Relevance : GS 3(Environment and Ecology)

Human Cost of Displacement
- Loss of community & cultural identity:
- Example: Antaryami Pradhan had to travel 10 km for his brother’s cremation as new village denied him land.
- Villagers scattered → weakened social cohesion.
- Disruption of livelihoods:
- Farmers, cattle rearers, milkmen lose land & traditional professions.
- Rehabilitation colonies often lack open space for farming.
- Psychological & social alienation:
- New villagers don’t accept displaced families socially.
- Migrants often feel like outsiders even in new houses.
- Gendered impacts:
- Pregnant/lactating women lose access to health workers and schemes post-relocation.
- Women bear additional burden of household and social adjustment.
Compensation & Rehabilitation Issues
- Compensation discrepancies:
- Example:
- SCCL (Telangana) offers ₹70 lakh/acre.
- Gopiballavpur villagers offered only ₹11 lakh/acre.
- Within Angul, land valuation varies drastically between adjacent villages (e.g., ₹35 lakh vs ₹17 lakh per acre).
- Example:
- R&R (Rehabilitation & Resettlement) packages:
- Options include:
- ₹35 lakh (cash in lieu of employment + self-relocation).
- ₹31 lakh + land at R&R colony.
- Issues:
- R&R colonies often delayed or on disputed land (e.g., forest land challenged at NGT).
- Many forced to rent or return to old villages.
- Options include:
- Failure in implementation:
- Law requires resettlement colonies before displacement → often violated.
- Welfare schemes (health, nutrition, education) do not transfer automatically post-relocation.
Larger Structural Concerns
- Fragmented governance:
- No centralised displacement database in Angul.

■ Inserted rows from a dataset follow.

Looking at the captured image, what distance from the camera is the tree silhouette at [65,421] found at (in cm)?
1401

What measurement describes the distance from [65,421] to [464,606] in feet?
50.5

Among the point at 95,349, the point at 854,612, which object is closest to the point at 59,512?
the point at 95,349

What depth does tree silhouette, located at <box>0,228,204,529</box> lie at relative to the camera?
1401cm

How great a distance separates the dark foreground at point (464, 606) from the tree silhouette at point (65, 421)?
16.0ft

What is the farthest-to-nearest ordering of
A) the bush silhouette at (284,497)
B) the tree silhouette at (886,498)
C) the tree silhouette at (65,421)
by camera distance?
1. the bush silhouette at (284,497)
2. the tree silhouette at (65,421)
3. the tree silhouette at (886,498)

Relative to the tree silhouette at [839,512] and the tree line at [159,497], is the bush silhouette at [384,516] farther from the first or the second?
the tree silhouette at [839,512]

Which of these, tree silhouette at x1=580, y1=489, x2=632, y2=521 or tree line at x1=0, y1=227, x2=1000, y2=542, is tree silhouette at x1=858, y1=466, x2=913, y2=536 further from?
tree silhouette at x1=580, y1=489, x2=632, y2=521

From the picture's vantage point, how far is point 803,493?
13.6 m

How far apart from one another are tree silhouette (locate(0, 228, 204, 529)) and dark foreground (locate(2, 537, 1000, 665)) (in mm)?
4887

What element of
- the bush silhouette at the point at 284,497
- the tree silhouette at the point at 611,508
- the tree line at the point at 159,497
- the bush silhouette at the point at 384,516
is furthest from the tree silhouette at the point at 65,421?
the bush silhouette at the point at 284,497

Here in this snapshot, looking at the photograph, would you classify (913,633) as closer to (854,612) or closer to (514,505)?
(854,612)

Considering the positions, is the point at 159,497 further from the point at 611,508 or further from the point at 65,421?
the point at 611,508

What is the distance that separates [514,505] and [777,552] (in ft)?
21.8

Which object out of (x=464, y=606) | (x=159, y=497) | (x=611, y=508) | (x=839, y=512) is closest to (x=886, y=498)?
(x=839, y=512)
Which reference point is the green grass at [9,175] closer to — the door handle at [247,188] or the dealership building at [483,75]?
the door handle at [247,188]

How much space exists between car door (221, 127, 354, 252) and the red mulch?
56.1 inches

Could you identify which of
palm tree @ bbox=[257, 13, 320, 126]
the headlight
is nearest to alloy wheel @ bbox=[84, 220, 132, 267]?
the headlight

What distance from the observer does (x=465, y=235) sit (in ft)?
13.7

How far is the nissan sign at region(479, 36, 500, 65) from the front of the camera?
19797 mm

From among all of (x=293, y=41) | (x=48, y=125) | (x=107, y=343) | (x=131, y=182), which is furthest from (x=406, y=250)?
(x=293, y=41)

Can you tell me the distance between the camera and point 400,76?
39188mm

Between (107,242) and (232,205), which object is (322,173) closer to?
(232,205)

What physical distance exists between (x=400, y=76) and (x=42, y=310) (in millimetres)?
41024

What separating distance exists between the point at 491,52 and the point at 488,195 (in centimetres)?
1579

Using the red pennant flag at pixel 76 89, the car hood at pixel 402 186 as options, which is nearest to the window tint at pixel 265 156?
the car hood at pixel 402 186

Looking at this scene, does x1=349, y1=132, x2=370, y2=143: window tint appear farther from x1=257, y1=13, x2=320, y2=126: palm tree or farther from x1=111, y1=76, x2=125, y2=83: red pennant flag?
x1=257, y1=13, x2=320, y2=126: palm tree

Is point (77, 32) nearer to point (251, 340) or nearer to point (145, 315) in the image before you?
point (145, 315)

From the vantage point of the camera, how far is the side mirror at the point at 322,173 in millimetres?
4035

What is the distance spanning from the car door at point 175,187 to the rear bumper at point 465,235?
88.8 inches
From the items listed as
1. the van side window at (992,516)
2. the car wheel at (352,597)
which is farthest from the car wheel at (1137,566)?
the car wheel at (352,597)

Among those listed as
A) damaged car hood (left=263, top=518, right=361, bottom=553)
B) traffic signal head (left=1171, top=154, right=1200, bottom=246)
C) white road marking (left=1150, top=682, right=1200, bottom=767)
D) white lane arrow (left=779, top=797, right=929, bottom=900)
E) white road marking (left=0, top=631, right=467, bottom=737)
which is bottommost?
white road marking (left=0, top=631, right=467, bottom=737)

- Land acquisition handled piecemeal → policies differ across projects.
- Legal & policy shifts:
- 2014: SC cancelled 204 coal block allocations (including 8 in Angul).

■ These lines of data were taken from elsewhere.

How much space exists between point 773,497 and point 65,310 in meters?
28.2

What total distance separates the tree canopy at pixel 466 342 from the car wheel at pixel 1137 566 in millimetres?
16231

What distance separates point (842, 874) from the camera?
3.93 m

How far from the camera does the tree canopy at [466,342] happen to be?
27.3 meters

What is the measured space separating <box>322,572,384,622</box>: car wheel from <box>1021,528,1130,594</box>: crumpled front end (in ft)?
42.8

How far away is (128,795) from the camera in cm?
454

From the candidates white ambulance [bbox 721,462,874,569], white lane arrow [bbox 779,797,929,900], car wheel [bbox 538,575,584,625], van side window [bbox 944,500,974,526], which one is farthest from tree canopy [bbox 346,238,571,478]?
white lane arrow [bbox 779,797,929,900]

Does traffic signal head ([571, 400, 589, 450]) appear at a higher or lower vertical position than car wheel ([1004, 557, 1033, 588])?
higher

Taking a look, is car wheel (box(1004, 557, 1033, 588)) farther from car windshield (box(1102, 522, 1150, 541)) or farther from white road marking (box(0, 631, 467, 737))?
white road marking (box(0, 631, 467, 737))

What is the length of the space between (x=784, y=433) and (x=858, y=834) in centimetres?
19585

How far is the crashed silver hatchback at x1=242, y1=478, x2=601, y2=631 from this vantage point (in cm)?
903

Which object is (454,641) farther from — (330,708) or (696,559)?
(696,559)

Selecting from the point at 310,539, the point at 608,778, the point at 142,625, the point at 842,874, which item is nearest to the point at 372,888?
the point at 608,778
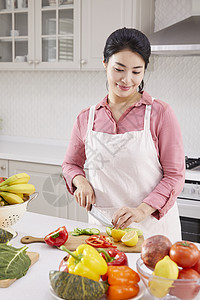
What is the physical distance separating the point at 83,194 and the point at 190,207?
46.3 inches

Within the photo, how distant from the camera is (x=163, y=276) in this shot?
929 mm

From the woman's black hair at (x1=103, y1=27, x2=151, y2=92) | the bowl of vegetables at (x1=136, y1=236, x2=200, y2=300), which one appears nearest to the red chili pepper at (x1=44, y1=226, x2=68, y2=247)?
the bowl of vegetables at (x1=136, y1=236, x2=200, y2=300)

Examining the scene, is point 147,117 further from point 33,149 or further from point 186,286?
point 33,149

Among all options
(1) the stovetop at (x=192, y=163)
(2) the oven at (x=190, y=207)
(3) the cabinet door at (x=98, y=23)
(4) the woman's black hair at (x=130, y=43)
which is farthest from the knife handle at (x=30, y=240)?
(3) the cabinet door at (x=98, y=23)

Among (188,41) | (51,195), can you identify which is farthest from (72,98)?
(188,41)

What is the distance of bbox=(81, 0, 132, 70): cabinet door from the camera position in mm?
2904

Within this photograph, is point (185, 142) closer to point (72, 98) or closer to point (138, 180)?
point (72, 98)

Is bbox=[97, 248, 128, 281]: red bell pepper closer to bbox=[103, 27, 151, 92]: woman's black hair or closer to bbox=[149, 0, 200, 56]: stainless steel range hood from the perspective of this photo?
bbox=[103, 27, 151, 92]: woman's black hair

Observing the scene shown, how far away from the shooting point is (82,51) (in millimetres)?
3105

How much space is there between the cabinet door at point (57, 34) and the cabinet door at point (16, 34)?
8cm

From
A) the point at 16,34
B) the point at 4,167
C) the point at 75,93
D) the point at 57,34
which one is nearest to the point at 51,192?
the point at 4,167

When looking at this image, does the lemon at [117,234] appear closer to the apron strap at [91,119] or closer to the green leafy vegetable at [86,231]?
the green leafy vegetable at [86,231]

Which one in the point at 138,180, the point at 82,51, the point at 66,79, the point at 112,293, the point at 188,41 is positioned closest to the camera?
the point at 112,293

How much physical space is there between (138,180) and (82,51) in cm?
164
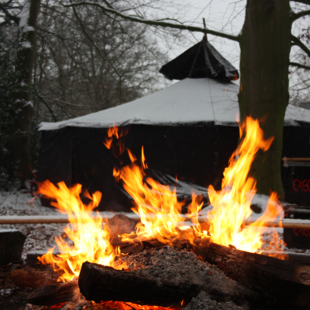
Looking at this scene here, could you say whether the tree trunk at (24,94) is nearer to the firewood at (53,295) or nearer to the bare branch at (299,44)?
the bare branch at (299,44)

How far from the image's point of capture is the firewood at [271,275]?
1.78 metres

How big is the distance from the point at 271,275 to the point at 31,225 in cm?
556

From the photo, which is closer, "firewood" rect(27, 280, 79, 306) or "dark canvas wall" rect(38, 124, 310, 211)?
"firewood" rect(27, 280, 79, 306)

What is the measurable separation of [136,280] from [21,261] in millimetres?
1737

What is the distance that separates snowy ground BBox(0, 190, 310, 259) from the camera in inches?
184

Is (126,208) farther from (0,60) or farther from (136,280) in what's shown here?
(0,60)

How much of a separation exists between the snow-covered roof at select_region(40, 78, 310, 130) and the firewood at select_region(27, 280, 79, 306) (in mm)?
5311

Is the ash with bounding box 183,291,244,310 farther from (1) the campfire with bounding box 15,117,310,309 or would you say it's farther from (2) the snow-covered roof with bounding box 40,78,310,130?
(2) the snow-covered roof with bounding box 40,78,310,130

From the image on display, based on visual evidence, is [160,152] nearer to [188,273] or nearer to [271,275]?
[188,273]

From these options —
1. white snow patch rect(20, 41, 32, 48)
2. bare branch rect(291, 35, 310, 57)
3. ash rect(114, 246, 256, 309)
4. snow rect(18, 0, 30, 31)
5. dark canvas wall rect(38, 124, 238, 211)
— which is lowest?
ash rect(114, 246, 256, 309)

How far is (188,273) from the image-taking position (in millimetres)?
1988

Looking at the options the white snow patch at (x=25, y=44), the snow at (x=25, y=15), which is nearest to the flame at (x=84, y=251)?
the white snow patch at (x=25, y=44)

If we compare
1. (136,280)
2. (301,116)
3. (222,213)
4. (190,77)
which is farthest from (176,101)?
(136,280)

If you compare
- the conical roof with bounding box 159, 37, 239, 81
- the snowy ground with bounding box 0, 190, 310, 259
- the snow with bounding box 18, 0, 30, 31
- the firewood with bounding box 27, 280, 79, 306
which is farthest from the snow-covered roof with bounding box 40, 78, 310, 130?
the firewood with bounding box 27, 280, 79, 306
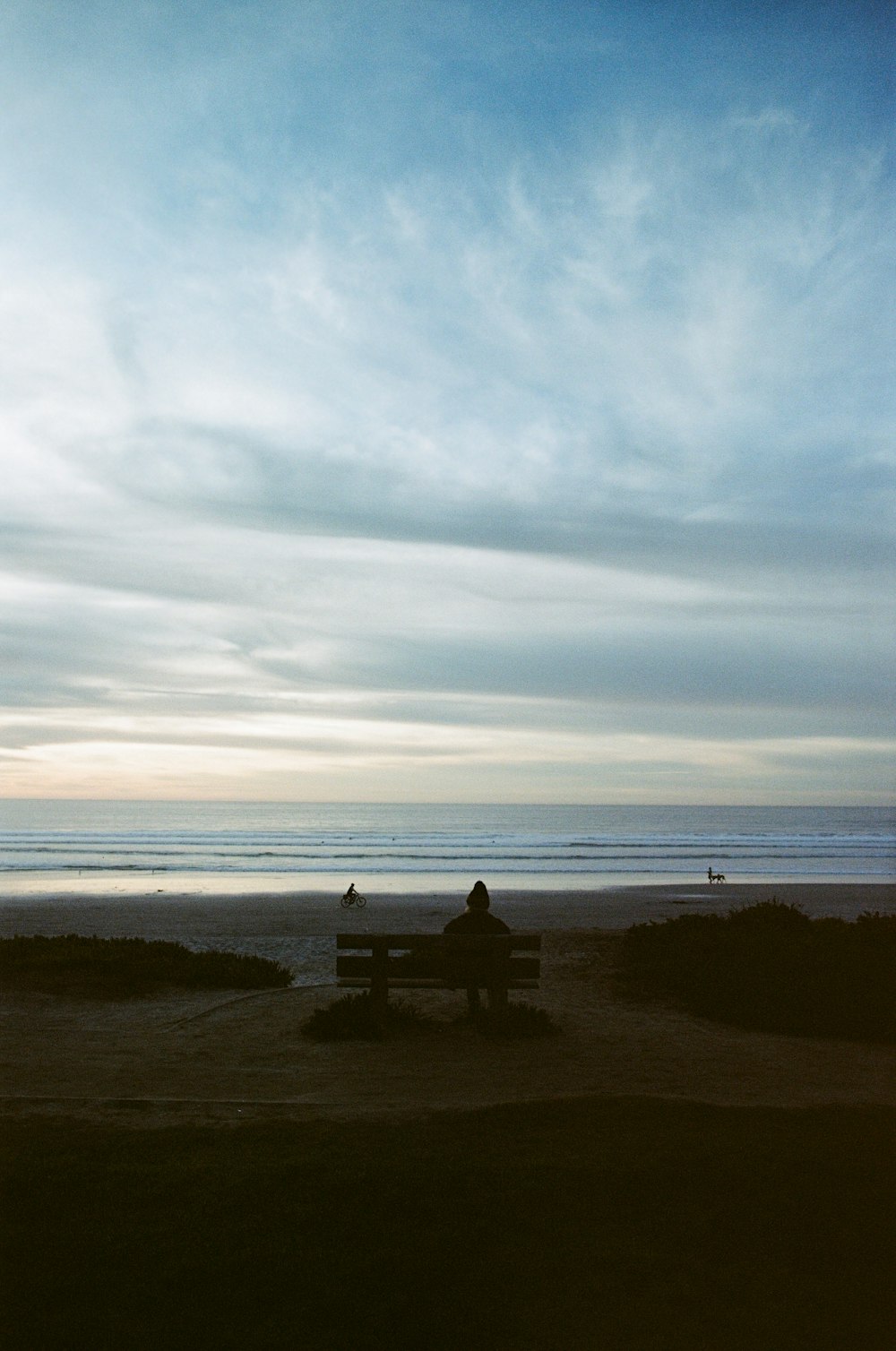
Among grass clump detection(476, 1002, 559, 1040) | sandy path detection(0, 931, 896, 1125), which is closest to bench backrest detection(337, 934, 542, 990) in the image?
grass clump detection(476, 1002, 559, 1040)

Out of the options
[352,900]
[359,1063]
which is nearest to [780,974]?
[359,1063]

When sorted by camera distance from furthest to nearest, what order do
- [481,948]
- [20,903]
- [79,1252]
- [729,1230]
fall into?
1. [20,903]
2. [481,948]
3. [729,1230]
4. [79,1252]

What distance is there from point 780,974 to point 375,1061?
5204 mm

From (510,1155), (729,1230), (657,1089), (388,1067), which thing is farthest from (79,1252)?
(657,1089)

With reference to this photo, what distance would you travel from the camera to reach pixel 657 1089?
7.86 metres

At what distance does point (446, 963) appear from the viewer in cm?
1011

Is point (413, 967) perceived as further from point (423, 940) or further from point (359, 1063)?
point (359, 1063)

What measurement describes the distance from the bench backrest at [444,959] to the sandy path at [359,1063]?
0.60m

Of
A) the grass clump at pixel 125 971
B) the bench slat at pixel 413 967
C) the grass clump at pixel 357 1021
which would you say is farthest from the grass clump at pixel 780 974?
the grass clump at pixel 125 971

- 2015: Coal Mines (Special Provisions) Act allowed auctions.
- 2020: Commercial coal mining introduced → private & foreign players entered.
- Outcome → increased pace of land acquisition & displacement.
- Energy paradox:
- India pushes renewables but still heavily dependent on coal.
- Angul remains at the epicenter of India’s coal–development trade-off.
Socio-Economic & Environmental Impact
- Economic paradox:
- Some families receive life-changing sums but cannot buy equivalent land in towns.
- Compensation often erodes quickly without sustainable livelihood alternatives.
- Environmental stress:
- Villages, forests, agricultural lands consumed by expanding open-cast mines.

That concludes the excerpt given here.